> **REQUIRED ACTION**:
Go through the entries below. Copy each line in which "fraction" appears.

START RAW DATA

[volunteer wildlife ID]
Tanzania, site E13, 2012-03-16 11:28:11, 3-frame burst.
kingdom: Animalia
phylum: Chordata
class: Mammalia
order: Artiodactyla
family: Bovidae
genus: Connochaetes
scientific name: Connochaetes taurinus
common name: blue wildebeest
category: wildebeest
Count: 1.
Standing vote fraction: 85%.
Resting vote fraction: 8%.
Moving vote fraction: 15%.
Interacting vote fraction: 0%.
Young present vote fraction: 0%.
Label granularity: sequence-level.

END RAW DATA

> **WORKED SOLUTION**:
Standing vote fraction: 85%.
Resting vote fraction: 8%.
Moving vote fraction: 15%.
Interacting vote fraction: 0%.
Young present vote fraction: 0%.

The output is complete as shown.